[Dataset excerpts]
BEGIN

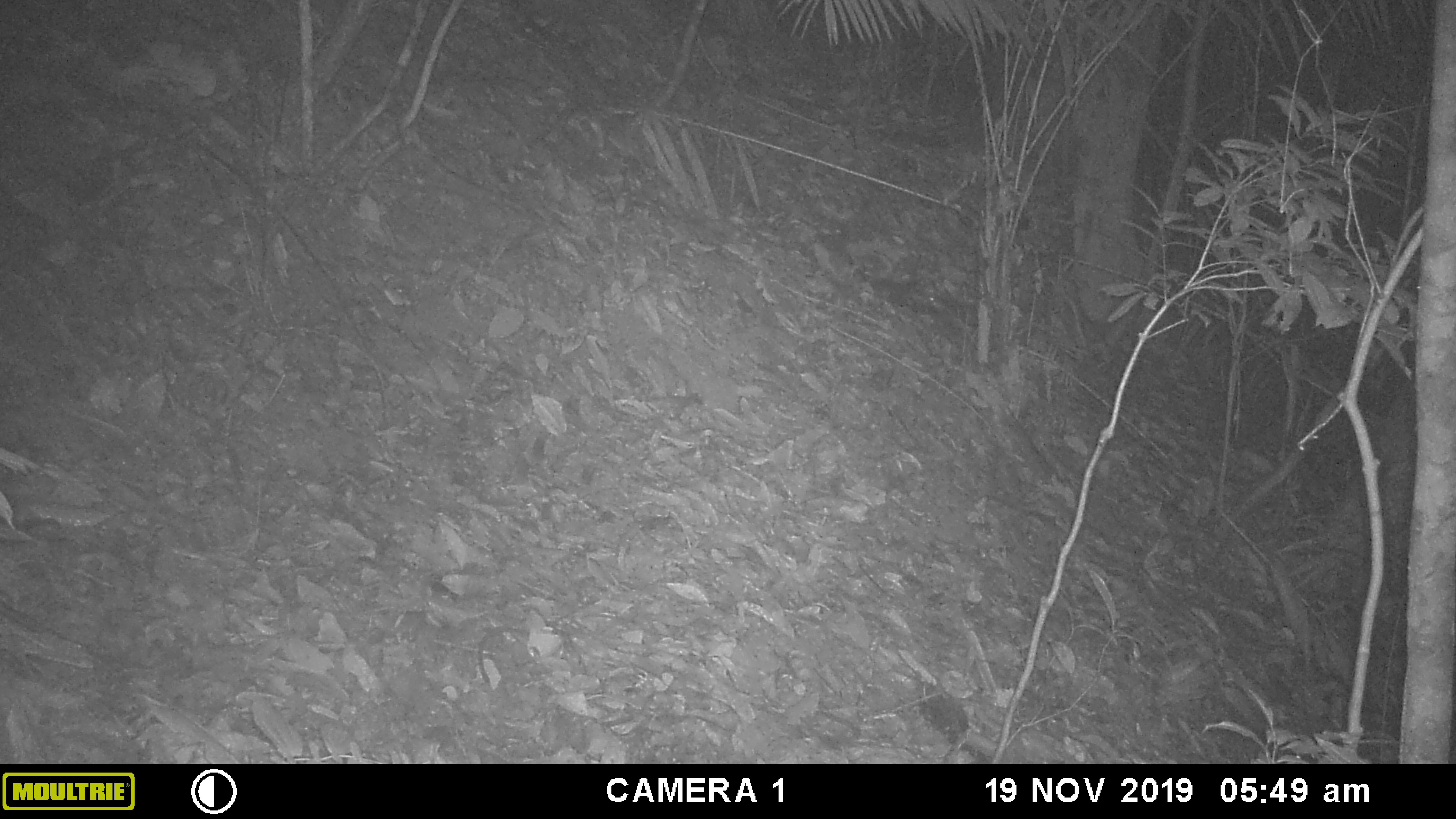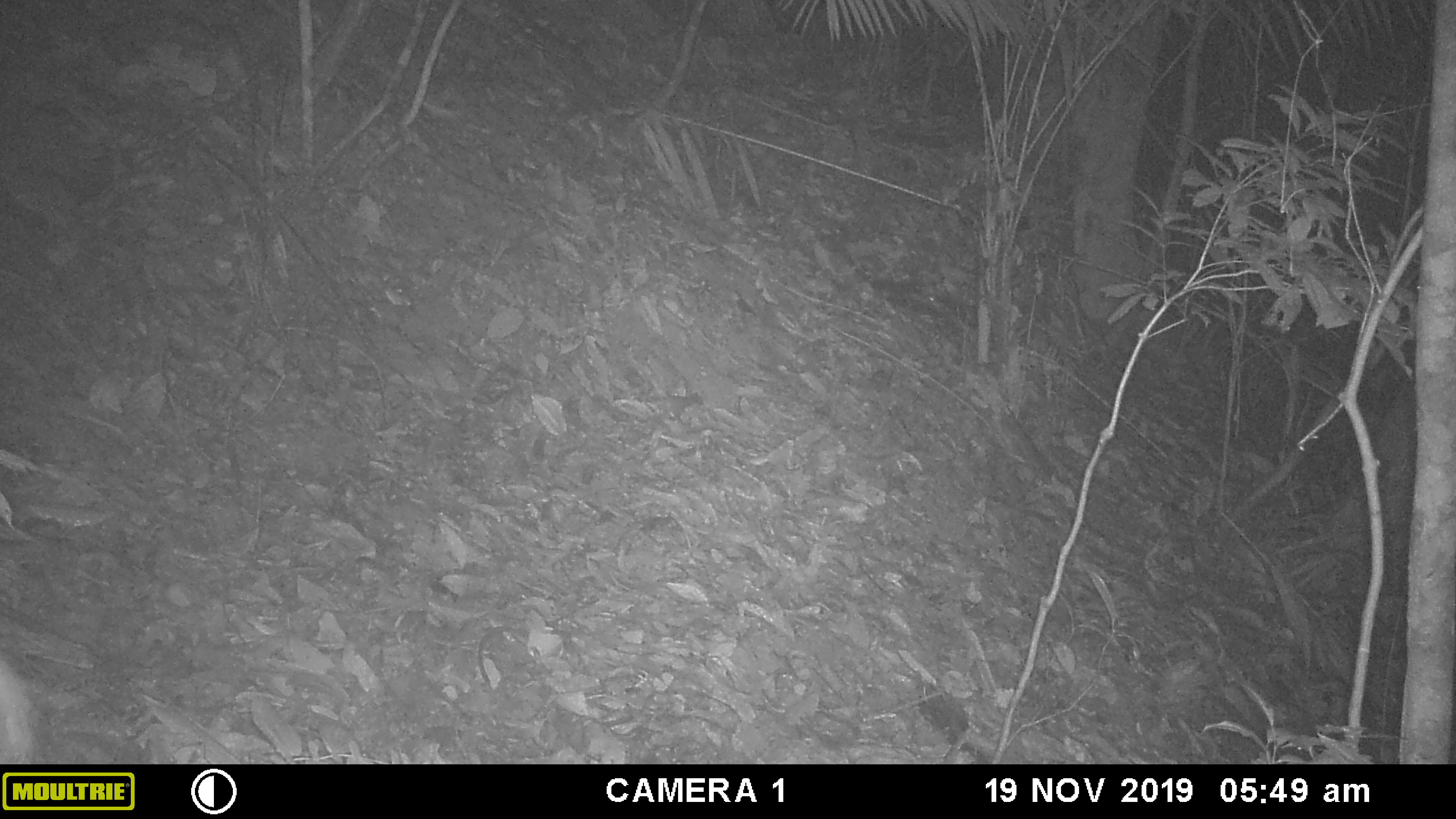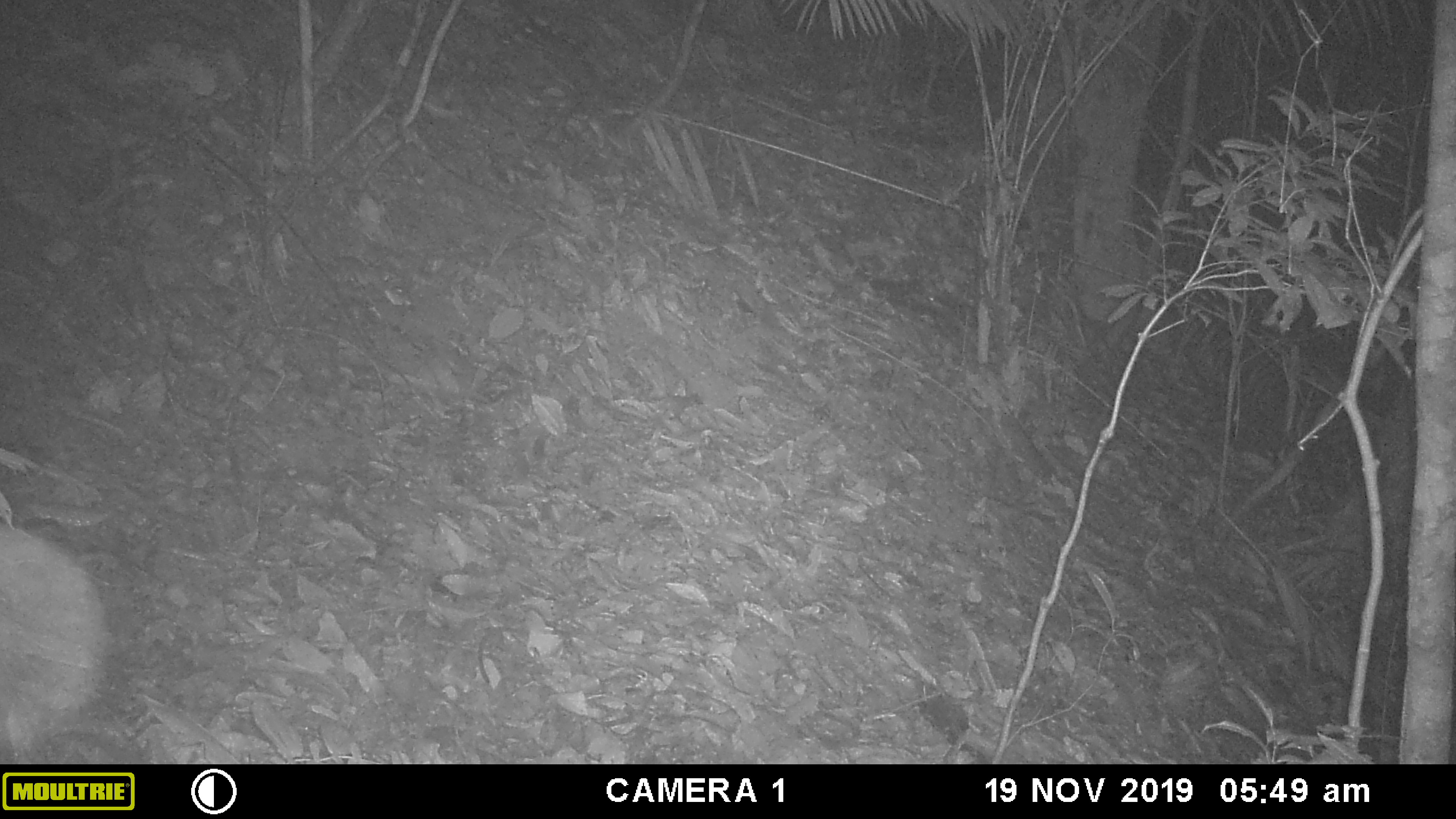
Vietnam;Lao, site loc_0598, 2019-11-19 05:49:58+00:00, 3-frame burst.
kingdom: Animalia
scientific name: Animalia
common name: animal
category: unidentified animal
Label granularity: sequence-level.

END

_TASK REQUIREMENTS_. Exactly as written, copy the entries above without their pictures.

_ANSWER FOR THIS EXERCISE_.
Vietnam;Lao, site loc_0598, 2019-11-19 05:49:58+00:00, 3-frame burst.
kingdom: Animalia
scientific name: Animalia
common name: animal
category: unidentified animal
Label granularity: sequence-level.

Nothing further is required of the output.